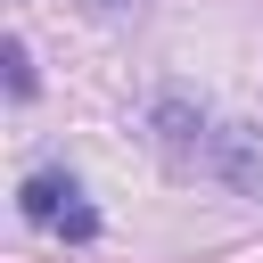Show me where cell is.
Segmentation results:
<instances>
[{"label":"cell","mask_w":263,"mask_h":263,"mask_svg":"<svg viewBox=\"0 0 263 263\" xmlns=\"http://www.w3.org/2000/svg\"><path fill=\"white\" fill-rule=\"evenodd\" d=\"M90 8H132V0H90Z\"/></svg>","instance_id":"3957f363"},{"label":"cell","mask_w":263,"mask_h":263,"mask_svg":"<svg viewBox=\"0 0 263 263\" xmlns=\"http://www.w3.org/2000/svg\"><path fill=\"white\" fill-rule=\"evenodd\" d=\"M8 90L33 99V58H25V41H8Z\"/></svg>","instance_id":"7a4b0ae2"},{"label":"cell","mask_w":263,"mask_h":263,"mask_svg":"<svg viewBox=\"0 0 263 263\" xmlns=\"http://www.w3.org/2000/svg\"><path fill=\"white\" fill-rule=\"evenodd\" d=\"M82 189L66 181V173H33L25 181V222H41V230H66V238H99V214L90 205H74Z\"/></svg>","instance_id":"6da1fadb"}]
</instances>
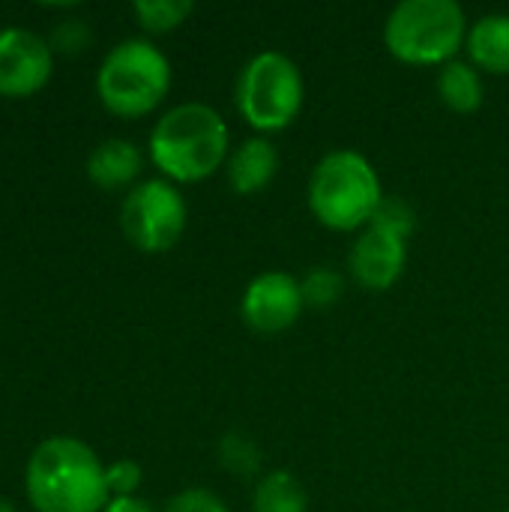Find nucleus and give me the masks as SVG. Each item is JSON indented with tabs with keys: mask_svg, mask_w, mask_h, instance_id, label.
I'll use <instances>...</instances> for the list:
<instances>
[{
	"mask_svg": "<svg viewBox=\"0 0 509 512\" xmlns=\"http://www.w3.org/2000/svg\"><path fill=\"white\" fill-rule=\"evenodd\" d=\"M27 498L36 512H99L108 483L99 456L78 438H48L27 462Z\"/></svg>",
	"mask_w": 509,
	"mask_h": 512,
	"instance_id": "nucleus-1",
	"label": "nucleus"
},
{
	"mask_svg": "<svg viewBox=\"0 0 509 512\" xmlns=\"http://www.w3.org/2000/svg\"><path fill=\"white\" fill-rule=\"evenodd\" d=\"M138 174H141V150L126 138L102 141L87 159V177L108 192L135 183Z\"/></svg>",
	"mask_w": 509,
	"mask_h": 512,
	"instance_id": "nucleus-12",
	"label": "nucleus"
},
{
	"mask_svg": "<svg viewBox=\"0 0 509 512\" xmlns=\"http://www.w3.org/2000/svg\"><path fill=\"white\" fill-rule=\"evenodd\" d=\"M102 512H153V510H150V504H147V501H141V498L129 495V498H111V501H108V507H105Z\"/></svg>",
	"mask_w": 509,
	"mask_h": 512,
	"instance_id": "nucleus-23",
	"label": "nucleus"
},
{
	"mask_svg": "<svg viewBox=\"0 0 509 512\" xmlns=\"http://www.w3.org/2000/svg\"><path fill=\"white\" fill-rule=\"evenodd\" d=\"M87 42H90V30L84 27V21H63L54 30V48L66 54H78Z\"/></svg>",
	"mask_w": 509,
	"mask_h": 512,
	"instance_id": "nucleus-22",
	"label": "nucleus"
},
{
	"mask_svg": "<svg viewBox=\"0 0 509 512\" xmlns=\"http://www.w3.org/2000/svg\"><path fill=\"white\" fill-rule=\"evenodd\" d=\"M120 228L141 252H168L186 231V201L168 180L132 186L120 207Z\"/></svg>",
	"mask_w": 509,
	"mask_h": 512,
	"instance_id": "nucleus-7",
	"label": "nucleus"
},
{
	"mask_svg": "<svg viewBox=\"0 0 509 512\" xmlns=\"http://www.w3.org/2000/svg\"><path fill=\"white\" fill-rule=\"evenodd\" d=\"M507 512H509V510H507Z\"/></svg>",
	"mask_w": 509,
	"mask_h": 512,
	"instance_id": "nucleus-25",
	"label": "nucleus"
},
{
	"mask_svg": "<svg viewBox=\"0 0 509 512\" xmlns=\"http://www.w3.org/2000/svg\"><path fill=\"white\" fill-rule=\"evenodd\" d=\"M468 54L471 63L483 72L492 75H507L509 72V15L507 12H492L477 18L468 27Z\"/></svg>",
	"mask_w": 509,
	"mask_h": 512,
	"instance_id": "nucleus-13",
	"label": "nucleus"
},
{
	"mask_svg": "<svg viewBox=\"0 0 509 512\" xmlns=\"http://www.w3.org/2000/svg\"><path fill=\"white\" fill-rule=\"evenodd\" d=\"M303 309H306V300H303L300 279L282 270H267L255 276L246 285L243 300H240V315L246 327L261 336L285 333L288 327L300 321Z\"/></svg>",
	"mask_w": 509,
	"mask_h": 512,
	"instance_id": "nucleus-8",
	"label": "nucleus"
},
{
	"mask_svg": "<svg viewBox=\"0 0 509 512\" xmlns=\"http://www.w3.org/2000/svg\"><path fill=\"white\" fill-rule=\"evenodd\" d=\"M252 512H309V495L291 471H270L258 477Z\"/></svg>",
	"mask_w": 509,
	"mask_h": 512,
	"instance_id": "nucleus-15",
	"label": "nucleus"
},
{
	"mask_svg": "<svg viewBox=\"0 0 509 512\" xmlns=\"http://www.w3.org/2000/svg\"><path fill=\"white\" fill-rule=\"evenodd\" d=\"M51 69L54 60L45 39L21 27L0 30V96L21 99L42 90Z\"/></svg>",
	"mask_w": 509,
	"mask_h": 512,
	"instance_id": "nucleus-9",
	"label": "nucleus"
},
{
	"mask_svg": "<svg viewBox=\"0 0 509 512\" xmlns=\"http://www.w3.org/2000/svg\"><path fill=\"white\" fill-rule=\"evenodd\" d=\"M192 9L195 6L189 0H138L132 6L138 24L150 33H168L180 27L192 15Z\"/></svg>",
	"mask_w": 509,
	"mask_h": 512,
	"instance_id": "nucleus-17",
	"label": "nucleus"
},
{
	"mask_svg": "<svg viewBox=\"0 0 509 512\" xmlns=\"http://www.w3.org/2000/svg\"><path fill=\"white\" fill-rule=\"evenodd\" d=\"M438 96L456 114H474L483 105V78L474 63L450 60L438 72Z\"/></svg>",
	"mask_w": 509,
	"mask_h": 512,
	"instance_id": "nucleus-14",
	"label": "nucleus"
},
{
	"mask_svg": "<svg viewBox=\"0 0 509 512\" xmlns=\"http://www.w3.org/2000/svg\"><path fill=\"white\" fill-rule=\"evenodd\" d=\"M105 483H108V492L114 498H129L141 486V465H135L132 459L111 462L105 468Z\"/></svg>",
	"mask_w": 509,
	"mask_h": 512,
	"instance_id": "nucleus-20",
	"label": "nucleus"
},
{
	"mask_svg": "<svg viewBox=\"0 0 509 512\" xmlns=\"http://www.w3.org/2000/svg\"><path fill=\"white\" fill-rule=\"evenodd\" d=\"M384 189L372 162L357 150L327 153L309 177V210L333 231L369 228Z\"/></svg>",
	"mask_w": 509,
	"mask_h": 512,
	"instance_id": "nucleus-3",
	"label": "nucleus"
},
{
	"mask_svg": "<svg viewBox=\"0 0 509 512\" xmlns=\"http://www.w3.org/2000/svg\"><path fill=\"white\" fill-rule=\"evenodd\" d=\"M369 225L381 228V231H390V234H399V237L408 240V234L414 231L417 219H414V210H411L408 201H402L396 195H384V201L378 204V210H375Z\"/></svg>",
	"mask_w": 509,
	"mask_h": 512,
	"instance_id": "nucleus-19",
	"label": "nucleus"
},
{
	"mask_svg": "<svg viewBox=\"0 0 509 512\" xmlns=\"http://www.w3.org/2000/svg\"><path fill=\"white\" fill-rule=\"evenodd\" d=\"M408 261V243L399 234L381 231V228H363V234L351 246V273L357 285L369 291H387L393 288Z\"/></svg>",
	"mask_w": 509,
	"mask_h": 512,
	"instance_id": "nucleus-10",
	"label": "nucleus"
},
{
	"mask_svg": "<svg viewBox=\"0 0 509 512\" xmlns=\"http://www.w3.org/2000/svg\"><path fill=\"white\" fill-rule=\"evenodd\" d=\"M162 512H228V507L222 504V498H216L207 489H186L174 495Z\"/></svg>",
	"mask_w": 509,
	"mask_h": 512,
	"instance_id": "nucleus-21",
	"label": "nucleus"
},
{
	"mask_svg": "<svg viewBox=\"0 0 509 512\" xmlns=\"http://www.w3.org/2000/svg\"><path fill=\"white\" fill-rule=\"evenodd\" d=\"M300 288H303L306 306H312V309H330L342 297L345 282H342V276L333 267H315V270H309L300 279Z\"/></svg>",
	"mask_w": 509,
	"mask_h": 512,
	"instance_id": "nucleus-18",
	"label": "nucleus"
},
{
	"mask_svg": "<svg viewBox=\"0 0 509 512\" xmlns=\"http://www.w3.org/2000/svg\"><path fill=\"white\" fill-rule=\"evenodd\" d=\"M468 39V15L456 0H402L384 24L387 51L411 66L456 60Z\"/></svg>",
	"mask_w": 509,
	"mask_h": 512,
	"instance_id": "nucleus-4",
	"label": "nucleus"
},
{
	"mask_svg": "<svg viewBox=\"0 0 509 512\" xmlns=\"http://www.w3.org/2000/svg\"><path fill=\"white\" fill-rule=\"evenodd\" d=\"M279 171V150L267 138H246L228 156V186L237 195H258Z\"/></svg>",
	"mask_w": 509,
	"mask_h": 512,
	"instance_id": "nucleus-11",
	"label": "nucleus"
},
{
	"mask_svg": "<svg viewBox=\"0 0 509 512\" xmlns=\"http://www.w3.org/2000/svg\"><path fill=\"white\" fill-rule=\"evenodd\" d=\"M216 459L231 477H240V480H252L261 471V450L243 432H225L216 447Z\"/></svg>",
	"mask_w": 509,
	"mask_h": 512,
	"instance_id": "nucleus-16",
	"label": "nucleus"
},
{
	"mask_svg": "<svg viewBox=\"0 0 509 512\" xmlns=\"http://www.w3.org/2000/svg\"><path fill=\"white\" fill-rule=\"evenodd\" d=\"M0 512H15V507H12L6 498H0Z\"/></svg>",
	"mask_w": 509,
	"mask_h": 512,
	"instance_id": "nucleus-24",
	"label": "nucleus"
},
{
	"mask_svg": "<svg viewBox=\"0 0 509 512\" xmlns=\"http://www.w3.org/2000/svg\"><path fill=\"white\" fill-rule=\"evenodd\" d=\"M228 141V126L216 108L204 102H183L165 111L153 126L150 159L165 177L177 183H198L213 177L228 159Z\"/></svg>",
	"mask_w": 509,
	"mask_h": 512,
	"instance_id": "nucleus-2",
	"label": "nucleus"
},
{
	"mask_svg": "<svg viewBox=\"0 0 509 512\" xmlns=\"http://www.w3.org/2000/svg\"><path fill=\"white\" fill-rule=\"evenodd\" d=\"M171 90V63L147 39H123L114 45L96 75L102 105L117 117L150 114Z\"/></svg>",
	"mask_w": 509,
	"mask_h": 512,
	"instance_id": "nucleus-5",
	"label": "nucleus"
},
{
	"mask_svg": "<svg viewBox=\"0 0 509 512\" xmlns=\"http://www.w3.org/2000/svg\"><path fill=\"white\" fill-rule=\"evenodd\" d=\"M237 111L258 132L291 126L303 108L306 84L300 66L282 51L255 54L237 78Z\"/></svg>",
	"mask_w": 509,
	"mask_h": 512,
	"instance_id": "nucleus-6",
	"label": "nucleus"
}]
</instances>
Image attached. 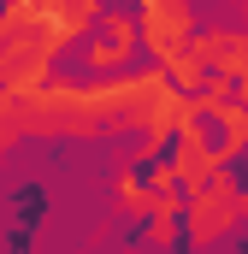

-----

• Wymagania
Ułóż jako numerowaną listę wiersze od pierwszego aż do tego, który zawiera „Find nucleus and”, łącznie z obydwoma krańcowymi, bez pustych wierszy. W odpowiedzi pomiń obrazy.

• Przykładowe rozwiązanie
1. Show me where cell is.
2. Segmentation results:
3. <instances>
4. [{"label":"cell","mask_w":263,"mask_h":263,"mask_svg":"<svg viewBox=\"0 0 263 263\" xmlns=\"http://www.w3.org/2000/svg\"><path fill=\"white\" fill-rule=\"evenodd\" d=\"M90 8H132V0H90Z\"/></svg>","instance_id":"3957f363"},{"label":"cell","mask_w":263,"mask_h":263,"mask_svg":"<svg viewBox=\"0 0 263 263\" xmlns=\"http://www.w3.org/2000/svg\"><path fill=\"white\" fill-rule=\"evenodd\" d=\"M8 90L33 99V58H25V41H8Z\"/></svg>","instance_id":"7a4b0ae2"},{"label":"cell","mask_w":263,"mask_h":263,"mask_svg":"<svg viewBox=\"0 0 263 263\" xmlns=\"http://www.w3.org/2000/svg\"><path fill=\"white\" fill-rule=\"evenodd\" d=\"M82 189L66 181V173H33L25 181V222H41V230H66V238H99V214L90 205H74Z\"/></svg>","instance_id":"6da1fadb"}]
5. </instances>
6. Find nucleus and give me the masks as SVG. Each item is JSON indented with tabs with keys: mask_svg, mask_w, mask_h, instance_id, label.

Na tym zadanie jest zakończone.